• **DOCUMENT TEXT**
[Begin]
# Musky rod and reel combo?



## I'm with Diver

I caught my first musky on Saturday on a $40 spinning reel combo with 10lb fireline and i think it is pretty safe to say I am hooked. Anyways, I got a decent deal on a 6'6 fenwick 3/4-3oz. 15-30lb and M-H power rod. I am wondering what kind of reel to get for it? I don't want to break the bank, yet I want something that will stand up overtime and use. I probably will only be using it acouple times a week. I will be using it mostly for topwater lures, walk the dog type lures. After doing a little research on the internet and talking to a few people it sounds like Shimano Caluttas are one of the best,but dont know which model would be good for my setup. I am thinking they are alittle to expensive for me right now. Anybody have experience with Shimano Cardiff series? I have heard alot of negatives about Abu and to stay away from them also. Anybody with opinions on Abu or recommandations on other brands that I did not mention feel free to discuss.

Also what would be the best line and leader for this setup? Any advice or help is greatly appreciated.

Had to post a pic of my fish


----------



## njsimonson

Nice fish! Hate to tell you this, but you're screwed! :lol:

You might not want to "break the bank" but this new obsession is certainly going to dent it up pretty bad.

My Abu Garcias have performed well for me, and like you I'm a 6-8 muskie outings a month guy. I have little to complain about with their performance. But, shop around, and get a feel for what's out there, you can always upgrade later if you become a 16-outings a month guy.


----------



## I'm with Diver

Yeah, I almost wish I would have never caught that fish. I think I am still on a high from the fish and that was 3 days ago. Any specific Abu's you would recommend?


----------



## specialpatrolgroup

Get yourself a Abu Garcia 6500, $90 new but you can find them on ebay for $50-60, dont worry about getting an older model as they last forever, the only thing that wears out is the line out alarm since it is a gear made out of plastic, but you have to do a lot of fishing for that to happen. There are better reels out there but not for under $100, I use the same rig for large pike and musky as I do for cats, which is a 6500 on a cheaper fiberglass rod, since you dont have to worry about feeling for a nibble with either of these, graphite just seems like a waste of money.


----------



## njsimonson

Yup, Abu Garcia Ambassadeur 6500 (or the left-hand model, 6501) will suit you fine for starters at least. I think there's a mail-in rebate or special going on now. Price tag is usually around $90.


----------



## BrianLucky13

Dont get an abu!! Get the Cardiff you were talking about and you wont have any troubles for years!!!
[End]
A few records:
[Begin]
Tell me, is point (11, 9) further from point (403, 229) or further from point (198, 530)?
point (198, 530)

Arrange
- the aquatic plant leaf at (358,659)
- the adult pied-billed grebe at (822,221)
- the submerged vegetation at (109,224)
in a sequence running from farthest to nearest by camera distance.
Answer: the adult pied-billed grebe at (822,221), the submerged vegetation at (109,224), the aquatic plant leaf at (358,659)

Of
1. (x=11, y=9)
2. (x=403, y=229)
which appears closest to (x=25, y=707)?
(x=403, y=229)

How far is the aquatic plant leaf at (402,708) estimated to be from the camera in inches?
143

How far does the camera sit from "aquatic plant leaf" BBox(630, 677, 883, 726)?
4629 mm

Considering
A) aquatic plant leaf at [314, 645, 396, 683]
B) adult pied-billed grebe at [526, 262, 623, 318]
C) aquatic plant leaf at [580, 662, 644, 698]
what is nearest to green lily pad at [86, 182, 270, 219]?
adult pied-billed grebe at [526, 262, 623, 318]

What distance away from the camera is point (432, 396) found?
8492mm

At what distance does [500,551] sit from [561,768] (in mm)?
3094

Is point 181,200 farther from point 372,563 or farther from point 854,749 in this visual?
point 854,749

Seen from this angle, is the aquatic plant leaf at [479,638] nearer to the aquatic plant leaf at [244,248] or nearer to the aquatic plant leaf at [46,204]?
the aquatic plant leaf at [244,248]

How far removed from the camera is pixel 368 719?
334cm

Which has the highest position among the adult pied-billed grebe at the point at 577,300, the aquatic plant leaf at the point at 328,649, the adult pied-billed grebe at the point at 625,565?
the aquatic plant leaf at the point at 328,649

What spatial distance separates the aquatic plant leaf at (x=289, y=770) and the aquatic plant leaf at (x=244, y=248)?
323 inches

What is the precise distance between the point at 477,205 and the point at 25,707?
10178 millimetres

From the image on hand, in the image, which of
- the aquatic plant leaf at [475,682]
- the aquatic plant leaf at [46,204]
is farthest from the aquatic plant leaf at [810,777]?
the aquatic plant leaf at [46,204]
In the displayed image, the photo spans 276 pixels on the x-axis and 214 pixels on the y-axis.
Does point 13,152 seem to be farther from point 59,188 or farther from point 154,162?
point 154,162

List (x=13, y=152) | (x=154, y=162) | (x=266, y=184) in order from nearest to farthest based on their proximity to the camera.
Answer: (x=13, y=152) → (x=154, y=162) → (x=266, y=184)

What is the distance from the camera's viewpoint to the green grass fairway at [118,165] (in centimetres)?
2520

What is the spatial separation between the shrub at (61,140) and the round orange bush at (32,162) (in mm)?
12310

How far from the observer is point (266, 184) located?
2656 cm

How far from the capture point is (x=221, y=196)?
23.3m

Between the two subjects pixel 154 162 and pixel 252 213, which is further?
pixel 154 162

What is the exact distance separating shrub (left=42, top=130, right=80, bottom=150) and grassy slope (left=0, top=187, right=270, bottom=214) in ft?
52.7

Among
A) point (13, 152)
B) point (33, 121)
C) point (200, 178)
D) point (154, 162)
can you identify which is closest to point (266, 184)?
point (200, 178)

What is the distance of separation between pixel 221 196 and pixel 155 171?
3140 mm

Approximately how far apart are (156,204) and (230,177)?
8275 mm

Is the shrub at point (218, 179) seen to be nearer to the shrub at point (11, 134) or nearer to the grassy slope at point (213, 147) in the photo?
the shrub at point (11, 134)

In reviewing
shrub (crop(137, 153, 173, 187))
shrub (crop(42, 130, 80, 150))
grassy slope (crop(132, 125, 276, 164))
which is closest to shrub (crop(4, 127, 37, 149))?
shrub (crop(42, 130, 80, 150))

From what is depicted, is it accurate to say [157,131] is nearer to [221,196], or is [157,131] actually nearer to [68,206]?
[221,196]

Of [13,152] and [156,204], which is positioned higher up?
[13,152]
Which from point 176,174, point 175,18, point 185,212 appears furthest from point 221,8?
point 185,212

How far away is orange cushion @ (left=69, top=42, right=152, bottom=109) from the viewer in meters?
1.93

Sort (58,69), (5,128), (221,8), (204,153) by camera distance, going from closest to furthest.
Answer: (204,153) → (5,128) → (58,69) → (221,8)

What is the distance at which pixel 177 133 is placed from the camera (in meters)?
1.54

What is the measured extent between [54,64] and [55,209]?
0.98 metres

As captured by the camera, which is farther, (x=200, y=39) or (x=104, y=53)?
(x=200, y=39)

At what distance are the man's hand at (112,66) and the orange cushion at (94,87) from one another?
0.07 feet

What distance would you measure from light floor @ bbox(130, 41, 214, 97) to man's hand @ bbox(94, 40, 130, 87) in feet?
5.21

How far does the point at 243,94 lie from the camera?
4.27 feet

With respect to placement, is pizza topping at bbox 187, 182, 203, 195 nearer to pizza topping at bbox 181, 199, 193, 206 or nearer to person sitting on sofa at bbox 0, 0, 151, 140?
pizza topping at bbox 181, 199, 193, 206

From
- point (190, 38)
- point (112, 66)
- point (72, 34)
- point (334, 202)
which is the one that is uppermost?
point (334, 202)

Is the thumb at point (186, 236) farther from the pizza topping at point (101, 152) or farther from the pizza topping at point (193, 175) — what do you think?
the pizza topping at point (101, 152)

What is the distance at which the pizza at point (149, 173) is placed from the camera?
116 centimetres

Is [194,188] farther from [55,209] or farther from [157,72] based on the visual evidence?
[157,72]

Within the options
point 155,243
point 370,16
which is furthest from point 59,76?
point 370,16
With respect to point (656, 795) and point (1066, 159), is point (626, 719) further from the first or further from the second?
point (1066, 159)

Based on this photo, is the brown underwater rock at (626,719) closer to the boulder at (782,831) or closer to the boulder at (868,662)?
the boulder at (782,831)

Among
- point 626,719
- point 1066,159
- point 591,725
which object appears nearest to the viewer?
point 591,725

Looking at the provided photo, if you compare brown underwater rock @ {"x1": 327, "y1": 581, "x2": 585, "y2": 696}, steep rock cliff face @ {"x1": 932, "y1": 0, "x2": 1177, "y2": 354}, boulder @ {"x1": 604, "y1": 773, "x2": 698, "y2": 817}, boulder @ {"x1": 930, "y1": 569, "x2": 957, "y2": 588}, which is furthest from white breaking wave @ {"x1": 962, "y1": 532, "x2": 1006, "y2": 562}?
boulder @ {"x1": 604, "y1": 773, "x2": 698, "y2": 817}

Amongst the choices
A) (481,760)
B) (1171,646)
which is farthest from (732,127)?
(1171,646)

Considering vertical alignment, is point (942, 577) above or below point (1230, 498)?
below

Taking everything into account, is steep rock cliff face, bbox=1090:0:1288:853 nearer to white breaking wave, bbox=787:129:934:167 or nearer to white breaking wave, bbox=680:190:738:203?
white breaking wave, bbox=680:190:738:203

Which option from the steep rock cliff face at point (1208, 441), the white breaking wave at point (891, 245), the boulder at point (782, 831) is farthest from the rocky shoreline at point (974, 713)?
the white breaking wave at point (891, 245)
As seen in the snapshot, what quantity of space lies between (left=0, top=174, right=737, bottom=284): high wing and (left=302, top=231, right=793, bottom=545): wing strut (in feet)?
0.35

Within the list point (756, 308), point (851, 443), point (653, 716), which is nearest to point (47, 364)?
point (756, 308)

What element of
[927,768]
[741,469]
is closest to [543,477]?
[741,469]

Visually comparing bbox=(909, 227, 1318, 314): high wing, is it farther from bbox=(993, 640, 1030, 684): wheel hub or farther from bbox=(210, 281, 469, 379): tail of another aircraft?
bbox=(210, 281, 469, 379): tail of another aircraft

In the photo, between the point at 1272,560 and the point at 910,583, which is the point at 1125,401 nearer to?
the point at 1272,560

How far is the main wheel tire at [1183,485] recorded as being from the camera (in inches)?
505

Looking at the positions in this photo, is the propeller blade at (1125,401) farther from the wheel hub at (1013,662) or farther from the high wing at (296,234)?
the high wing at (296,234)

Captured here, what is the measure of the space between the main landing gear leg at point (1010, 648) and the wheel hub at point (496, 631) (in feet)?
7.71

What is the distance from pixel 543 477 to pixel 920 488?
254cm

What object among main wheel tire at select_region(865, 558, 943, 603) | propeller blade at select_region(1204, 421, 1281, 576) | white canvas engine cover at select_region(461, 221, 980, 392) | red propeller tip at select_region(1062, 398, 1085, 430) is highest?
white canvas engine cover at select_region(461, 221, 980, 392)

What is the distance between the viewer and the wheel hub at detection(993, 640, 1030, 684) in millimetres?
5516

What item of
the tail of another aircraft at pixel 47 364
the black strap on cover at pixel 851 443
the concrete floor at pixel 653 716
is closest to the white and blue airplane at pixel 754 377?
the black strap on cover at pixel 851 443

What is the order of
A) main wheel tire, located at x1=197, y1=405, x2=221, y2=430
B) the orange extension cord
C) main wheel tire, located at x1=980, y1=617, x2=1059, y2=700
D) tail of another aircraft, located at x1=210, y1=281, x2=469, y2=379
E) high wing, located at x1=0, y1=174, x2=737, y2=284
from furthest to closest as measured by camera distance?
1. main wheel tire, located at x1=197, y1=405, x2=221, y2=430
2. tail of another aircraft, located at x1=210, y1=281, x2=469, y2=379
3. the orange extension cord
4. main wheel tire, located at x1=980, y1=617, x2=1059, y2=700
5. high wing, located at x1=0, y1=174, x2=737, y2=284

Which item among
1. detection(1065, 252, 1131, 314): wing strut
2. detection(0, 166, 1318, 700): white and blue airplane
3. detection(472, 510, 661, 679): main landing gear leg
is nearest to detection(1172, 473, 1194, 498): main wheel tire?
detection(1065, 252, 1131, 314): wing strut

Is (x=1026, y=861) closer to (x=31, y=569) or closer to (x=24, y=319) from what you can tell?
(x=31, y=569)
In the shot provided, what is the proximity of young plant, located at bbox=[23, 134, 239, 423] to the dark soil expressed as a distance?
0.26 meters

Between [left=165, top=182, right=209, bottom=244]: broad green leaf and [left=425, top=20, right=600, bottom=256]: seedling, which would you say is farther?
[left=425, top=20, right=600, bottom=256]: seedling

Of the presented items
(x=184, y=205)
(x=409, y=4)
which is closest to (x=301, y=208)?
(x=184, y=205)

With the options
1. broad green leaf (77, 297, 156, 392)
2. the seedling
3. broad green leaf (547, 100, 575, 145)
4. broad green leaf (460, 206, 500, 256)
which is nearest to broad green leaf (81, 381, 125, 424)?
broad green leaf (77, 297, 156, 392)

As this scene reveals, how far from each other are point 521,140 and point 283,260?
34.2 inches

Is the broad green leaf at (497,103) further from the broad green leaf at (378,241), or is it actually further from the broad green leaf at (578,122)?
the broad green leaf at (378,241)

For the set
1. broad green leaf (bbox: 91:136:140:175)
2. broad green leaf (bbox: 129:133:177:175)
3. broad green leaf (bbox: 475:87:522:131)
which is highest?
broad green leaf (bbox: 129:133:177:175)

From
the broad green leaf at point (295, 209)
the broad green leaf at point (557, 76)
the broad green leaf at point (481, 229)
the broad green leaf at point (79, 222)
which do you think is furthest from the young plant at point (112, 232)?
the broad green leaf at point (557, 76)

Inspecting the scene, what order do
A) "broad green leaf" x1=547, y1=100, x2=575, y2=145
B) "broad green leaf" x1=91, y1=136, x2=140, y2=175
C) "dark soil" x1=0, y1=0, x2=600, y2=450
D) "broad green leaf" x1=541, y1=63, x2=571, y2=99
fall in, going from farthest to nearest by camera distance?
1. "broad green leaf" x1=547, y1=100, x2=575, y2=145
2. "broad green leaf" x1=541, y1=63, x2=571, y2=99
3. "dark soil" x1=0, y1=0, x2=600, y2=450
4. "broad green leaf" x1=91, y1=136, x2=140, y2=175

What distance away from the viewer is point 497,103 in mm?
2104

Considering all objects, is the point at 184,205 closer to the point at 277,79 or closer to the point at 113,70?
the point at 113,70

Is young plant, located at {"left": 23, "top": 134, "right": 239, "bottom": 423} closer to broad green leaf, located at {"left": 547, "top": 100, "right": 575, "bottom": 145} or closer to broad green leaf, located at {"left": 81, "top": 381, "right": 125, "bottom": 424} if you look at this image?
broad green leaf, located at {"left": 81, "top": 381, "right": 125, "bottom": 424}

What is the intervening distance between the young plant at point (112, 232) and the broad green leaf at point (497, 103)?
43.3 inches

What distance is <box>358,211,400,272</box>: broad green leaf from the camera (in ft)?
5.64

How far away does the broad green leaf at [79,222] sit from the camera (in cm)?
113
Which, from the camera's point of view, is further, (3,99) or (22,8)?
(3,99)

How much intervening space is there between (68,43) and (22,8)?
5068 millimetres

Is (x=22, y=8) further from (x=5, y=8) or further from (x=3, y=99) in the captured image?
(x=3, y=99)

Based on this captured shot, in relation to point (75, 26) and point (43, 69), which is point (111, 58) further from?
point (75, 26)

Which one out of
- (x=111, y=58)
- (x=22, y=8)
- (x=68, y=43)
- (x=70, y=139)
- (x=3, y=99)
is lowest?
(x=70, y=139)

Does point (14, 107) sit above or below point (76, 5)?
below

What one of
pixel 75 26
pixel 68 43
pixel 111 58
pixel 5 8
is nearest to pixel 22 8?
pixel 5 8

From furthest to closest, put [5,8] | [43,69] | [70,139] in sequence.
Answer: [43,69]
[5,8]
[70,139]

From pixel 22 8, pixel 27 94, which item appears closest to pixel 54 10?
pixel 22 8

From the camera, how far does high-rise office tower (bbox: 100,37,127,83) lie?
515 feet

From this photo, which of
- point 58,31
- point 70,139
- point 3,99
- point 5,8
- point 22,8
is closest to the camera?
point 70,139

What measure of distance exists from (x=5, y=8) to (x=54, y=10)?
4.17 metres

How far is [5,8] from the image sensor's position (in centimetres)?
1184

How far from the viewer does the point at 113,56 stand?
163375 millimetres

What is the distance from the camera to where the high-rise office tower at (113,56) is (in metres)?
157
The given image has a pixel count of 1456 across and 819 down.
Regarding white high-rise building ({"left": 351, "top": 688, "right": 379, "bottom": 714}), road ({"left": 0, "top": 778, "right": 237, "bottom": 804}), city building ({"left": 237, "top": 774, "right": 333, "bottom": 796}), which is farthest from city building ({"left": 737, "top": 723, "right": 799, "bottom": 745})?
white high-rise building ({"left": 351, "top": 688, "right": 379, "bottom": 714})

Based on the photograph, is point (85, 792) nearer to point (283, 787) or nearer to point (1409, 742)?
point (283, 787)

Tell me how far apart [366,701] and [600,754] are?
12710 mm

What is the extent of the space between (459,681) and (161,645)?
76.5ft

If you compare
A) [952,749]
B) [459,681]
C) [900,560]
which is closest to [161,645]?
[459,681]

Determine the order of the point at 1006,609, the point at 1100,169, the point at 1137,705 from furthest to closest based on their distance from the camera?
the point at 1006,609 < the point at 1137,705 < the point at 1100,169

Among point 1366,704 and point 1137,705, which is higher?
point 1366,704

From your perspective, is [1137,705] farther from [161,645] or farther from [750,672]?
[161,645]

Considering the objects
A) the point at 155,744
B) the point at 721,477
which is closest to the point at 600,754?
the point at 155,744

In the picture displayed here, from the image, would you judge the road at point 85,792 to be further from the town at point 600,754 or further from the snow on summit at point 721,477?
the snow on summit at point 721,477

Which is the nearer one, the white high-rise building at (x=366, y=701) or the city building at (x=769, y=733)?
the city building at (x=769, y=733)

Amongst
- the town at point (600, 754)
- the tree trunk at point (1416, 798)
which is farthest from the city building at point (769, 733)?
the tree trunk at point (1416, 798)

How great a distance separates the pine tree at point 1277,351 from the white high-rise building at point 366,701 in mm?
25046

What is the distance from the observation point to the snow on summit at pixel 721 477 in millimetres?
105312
[End]
• **EXERCISES**
- A) Answer these questions using the forum thread on musky gear:
(i) What line was on the spinning combo the original poster used for the first musky?
(ii) Which part of the Abu Garcia 6500 is said to wear out, and why?
(iii) What model number is given for the left-hand version of the Ambassadeur 6500?
- B) Report every line of the listing that contains the string "wheel".

• **TASK RESULTS**
- A)
(i) 10lb fireline
(ii) The line out alarm, because it is a gear made out of plastic.
(iii) 6501

- B)
Visually comparing bbox=(909, 227, 1318, 314): high wing, is it farther from bbox=(993, 640, 1030, 684): wheel hub or farther from bbox=(210, 281, 469, 379): tail of another aircraft?
How far is the main wheel tire at [1183,485] recorded as being from the camera (in inches)?
Looking at the positions in this photo, is the propeller blade at (1125,401) farther from the wheel hub at (1013,662) or farther from the high wing at (296,234)?
Captured here, what is the measure of the space between the main landing gear leg at point (1010, 648) and the wheel hub at point (496, 631) (in feet)?
What object among main wheel tire at select_region(865, 558, 943, 603) | propeller blade at select_region(1204, 421, 1281, 576) | white canvas engine cover at select_region(461, 221, 980, 392) | red propeller tip at select_region(1062, 398, 1085, 430) is highest?
What is the distance between the viewer and the wheel hub at detection(993, 640, 1030, 684) in millimetres?
A) main wheel tire, located at x1=197, y1=405, x2=221, y2=430
C) main wheel tire, located at x1=980, y1=617, x2=1059, y2=700
1. main wheel tire, located at x1=197, y1=405, x2=221, y2=430
4. main wheel tire, located at x1=980, y1=617, x2=1059, y2=700
is nearest to detection(1172, 473, 1194, 498): main wheel tire?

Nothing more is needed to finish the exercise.